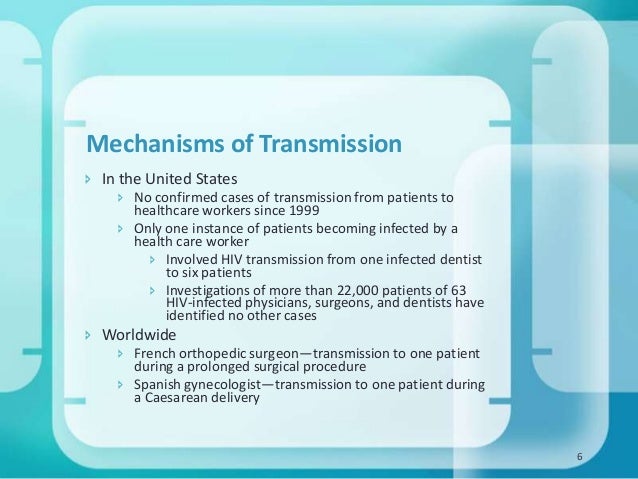 Mechanisms of Transmission

In the United States

No confirmed cases of transmission from patients to healthcare workers since 1999

Only one instance of patients becoming infected by a health care worker

Involved HIV transmission from one infected dentist to six patients

Investigations of more than 22,000 patients of 63 HIV-infected physicians, surgeons, and dentists have identified no other cases

Worldwide

French orthopedic surgeon—transmission to one patient during a prolonged surgical procedure

Spanish gynecologist—transmission to one patient during a Caesarean delivery

6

HOW TO COMPLETE THIS TASK: Give back every line of the listing where the word "during" shows up.

ANSWER AREA:
French orthopedic surgeon—transmission to one patient during a prolonged surgical procedure
Spanish gynecologist—transmission to one patient during a Caesarean delivery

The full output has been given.